If it was up to me I would never leave the command line. I use still use lynx (a command line browser), dict (a command line dictionary), and bc (a command line calculator) although with decreasing regularity. So why not use the command line to generate random passwords?

In this Linux quick tip, we will show you 5 bash commands (plus one utility) to quickly generate a random password.

Most of these example use the urandom file in dev. Here is an excerpt from the man page:

The character special files /dev/random and /dev/urandom (present since Linux 1.3.30) provide an interface to the kernel's random number generator...
...The random number generator gathers environmental noise from device drivers and other sources into an entropy pool. The generator also keeps an estimate of the number of bits of noise in the entropy pool. From this entropy pool random numbers are created.
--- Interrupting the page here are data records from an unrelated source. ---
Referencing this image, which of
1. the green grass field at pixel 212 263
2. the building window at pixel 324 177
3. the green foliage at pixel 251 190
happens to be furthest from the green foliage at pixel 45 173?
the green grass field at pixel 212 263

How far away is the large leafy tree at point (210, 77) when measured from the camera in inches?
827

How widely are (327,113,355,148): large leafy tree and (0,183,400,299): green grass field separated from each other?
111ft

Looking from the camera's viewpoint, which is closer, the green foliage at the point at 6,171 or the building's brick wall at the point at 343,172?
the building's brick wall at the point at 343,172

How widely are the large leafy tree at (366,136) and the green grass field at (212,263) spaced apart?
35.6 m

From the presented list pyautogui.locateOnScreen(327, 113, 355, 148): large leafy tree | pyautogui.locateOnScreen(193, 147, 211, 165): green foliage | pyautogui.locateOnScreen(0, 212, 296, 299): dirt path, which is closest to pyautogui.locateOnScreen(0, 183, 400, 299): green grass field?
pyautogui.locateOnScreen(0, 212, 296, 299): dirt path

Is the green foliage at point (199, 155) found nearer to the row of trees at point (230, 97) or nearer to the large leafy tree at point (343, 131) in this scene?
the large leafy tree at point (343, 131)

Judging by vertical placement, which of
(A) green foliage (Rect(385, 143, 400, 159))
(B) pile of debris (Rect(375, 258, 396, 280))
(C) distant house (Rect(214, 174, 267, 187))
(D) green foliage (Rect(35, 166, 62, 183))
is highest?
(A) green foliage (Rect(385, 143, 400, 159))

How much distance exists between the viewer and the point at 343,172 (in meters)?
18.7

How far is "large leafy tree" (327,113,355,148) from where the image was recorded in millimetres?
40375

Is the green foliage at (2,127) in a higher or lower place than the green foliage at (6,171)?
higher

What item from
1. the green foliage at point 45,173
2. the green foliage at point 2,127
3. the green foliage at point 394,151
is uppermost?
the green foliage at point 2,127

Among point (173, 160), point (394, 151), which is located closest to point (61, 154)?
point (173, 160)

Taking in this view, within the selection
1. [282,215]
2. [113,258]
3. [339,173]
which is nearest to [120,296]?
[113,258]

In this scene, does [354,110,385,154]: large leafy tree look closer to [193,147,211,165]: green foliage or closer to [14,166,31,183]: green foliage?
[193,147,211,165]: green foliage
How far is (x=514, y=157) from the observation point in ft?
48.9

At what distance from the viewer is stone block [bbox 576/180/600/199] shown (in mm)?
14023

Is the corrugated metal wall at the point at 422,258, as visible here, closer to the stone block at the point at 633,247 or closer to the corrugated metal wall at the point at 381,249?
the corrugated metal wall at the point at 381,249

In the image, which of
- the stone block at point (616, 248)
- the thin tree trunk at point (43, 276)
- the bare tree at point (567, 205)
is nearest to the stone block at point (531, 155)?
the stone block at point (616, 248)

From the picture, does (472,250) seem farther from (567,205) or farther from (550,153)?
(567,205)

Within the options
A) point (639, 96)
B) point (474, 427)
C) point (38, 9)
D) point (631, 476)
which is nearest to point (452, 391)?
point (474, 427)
Checking Available Entropy

You can check the available entropy on most Linux systems by reading the /proc/sys/kernel/random/entropy_available file. This will be a number in the range of 0-4096.

$ cat /proc/sys/kernel/random/entropy_avail
3937

Using the cat Command

Here we are reading the urandom file with cat and piping it to tr. The tr command is then stripping out all printable characters, not including spaces. Then the head command is telling the command to print the first 18 characters and then stop.
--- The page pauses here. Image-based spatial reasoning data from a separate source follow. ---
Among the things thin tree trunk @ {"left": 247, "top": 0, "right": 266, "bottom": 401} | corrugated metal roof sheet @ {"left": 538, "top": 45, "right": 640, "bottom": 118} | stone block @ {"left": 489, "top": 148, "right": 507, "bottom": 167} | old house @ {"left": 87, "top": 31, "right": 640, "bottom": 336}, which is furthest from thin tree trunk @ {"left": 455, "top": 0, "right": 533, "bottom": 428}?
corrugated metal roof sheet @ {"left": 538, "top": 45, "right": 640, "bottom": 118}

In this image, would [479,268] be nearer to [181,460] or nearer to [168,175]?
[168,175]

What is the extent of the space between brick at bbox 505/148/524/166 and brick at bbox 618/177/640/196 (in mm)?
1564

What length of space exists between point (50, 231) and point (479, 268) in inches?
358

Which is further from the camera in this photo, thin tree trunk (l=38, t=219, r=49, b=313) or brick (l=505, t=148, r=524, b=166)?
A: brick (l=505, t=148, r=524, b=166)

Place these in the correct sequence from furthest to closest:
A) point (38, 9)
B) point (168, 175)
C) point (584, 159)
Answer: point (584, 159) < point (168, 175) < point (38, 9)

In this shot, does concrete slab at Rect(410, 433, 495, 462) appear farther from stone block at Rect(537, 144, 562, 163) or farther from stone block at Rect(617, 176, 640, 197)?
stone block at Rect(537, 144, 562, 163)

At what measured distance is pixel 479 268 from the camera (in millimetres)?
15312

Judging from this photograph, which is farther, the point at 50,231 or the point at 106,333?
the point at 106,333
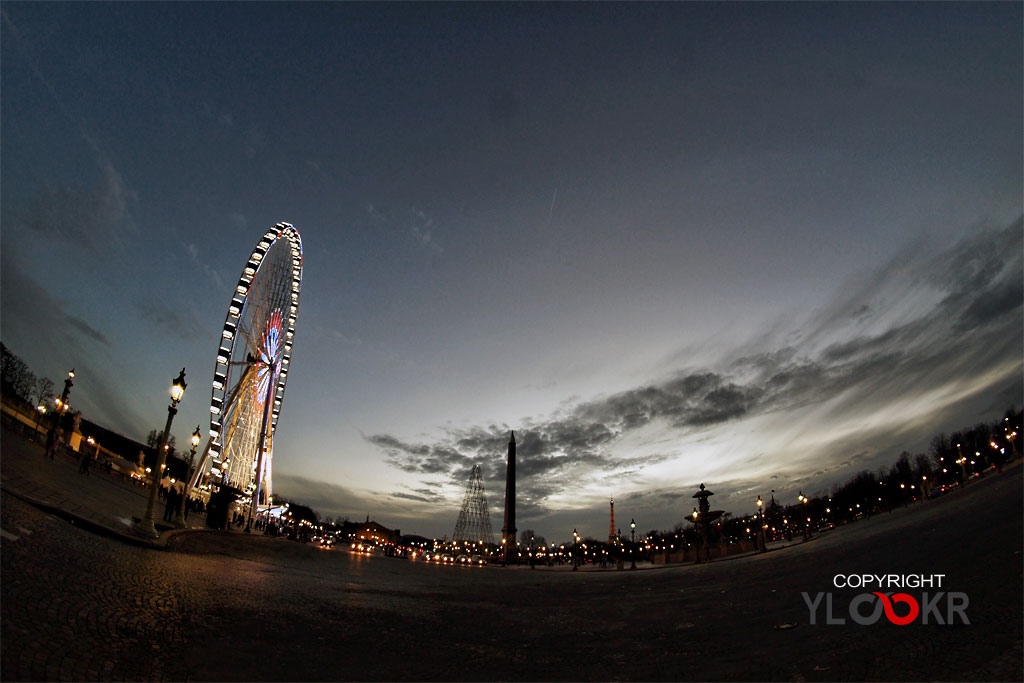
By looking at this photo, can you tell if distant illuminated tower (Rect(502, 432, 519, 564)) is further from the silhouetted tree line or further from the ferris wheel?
the silhouetted tree line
$ cat /dev/urandom | tr -cd '[:graph:]' | head -c 18
S_ap-[\Kjwdd_pY8+

If you wanted a shorter, or longer password you can change the number in the head command. If you wanted a password without special characters, you can change the tr command to:

[:alpha:] - All letters
[:alnum:] - All letters and digits

Using the tr Command & Redirection

Often times people use cat gratuitously. Here is an example that does the same thing as the first example using redirection to input the file instead of cat.

$ tr -cd "[:graph:]" < /dev/urandom | head -c 18
DA.q%#fEQ$qqAIz~e5

Here instead of using cat, we are redirecting urandom directly into tr.

Neither of these command adds a new line to the end which will result in output like this (I have been cleaning it up for readability):

[savona@putor ~]$ tr -cd "[:graph:]" < /dev/urandom | head -c 18
ni;ry.M&!b,ok~%HRj[savona@putor ~]$

If that bothers you as much as it does me, just pipe to xargs -0 at the end:

[savona@putor ~]$ tr -cd "[:graph:]" < /dev/urandom | head -c 18 | xargs -0
A[T:$m3*,BO?LM4Gw5
[savona@putor ~]$

Using the dd Command

The dd command is one of those utilities that seems to have no end to it's usefulness. Here we use urandom as the input file for dd, then pipe to tr as we did above.

$ dd if=/dev/urandom count=200 bs=1 2>/dev/null | tr -cd "[:graph:]" | cut -c-18
qL?I{fP4+x1;t_L}w9

This one gives us a nice clean output with a new line.

Using the openssl Command

I am not a fan of this one, but maybe you are. Because of the base64 encoding, there are some lengths you cannot select. For example, I can't do 18 (which I like).

$ openssl rand -base64 12
mshskZmBIfxuR782

In Linux there is always a way. To get our 18 character length we can change to 32 (or 16) and cut the first 18 characters.

$ openssl rand -base64 16 | cut -c-18
f+0iF8Rmc9V1/fnmiQ

Using the strings Command

The strings command is not one of those commands that is used very often. Here we use it to pull printable characters for urandom, then use tr to strip the new lines, and head to print the first 18.

$ strings /dev/urandom | tr -d '\n' | head -c18
3.k'RJ.|R}e E<"!J'

This command also doesn't print a new line, use the xargs trick above if needed.

The pwgen Utility

Installation

The pwgen utility is a small command line program that generates passwords. It has minimal options, but sometimes less is more.

To install pwgen on rpm based systems (Red Hat, CentOS, Fedora):

sudo dnf install -y pwgen

or

sudo yum install -y pwgen

To install on deb based systems (Debian, Ubuntu):

sudo apt-get install pwgen -y

Basic Usage

Just typing pwgen will print a block of password in columns across your screen.

pwgen program basic output

To stick with my theme, let's generate a password that is 18 characters long, includes at least one capital letter, one lowercase letter, one number and one special symbol. We will also tell it to only print a single password.

$ pwgen -Bcny 18 -1
aish~ohp9Aht@e4ozu

B - Don't include ambiguous characters in the password
c - Include at least one capital letter in the password
n - Include at least one number in the password
y - Include at least one special symbol in the password

18 - Length in characters
-1 - Only print one

Check out the pwgen man page for more information.

Conclusion

In this tutorial we covered 5+ ways to generate a random password from the command line. I have sed said it before, there is always more than one way to get something done in Linux. If you can think of more ways to generate a random password on the command line let us have it in the comments.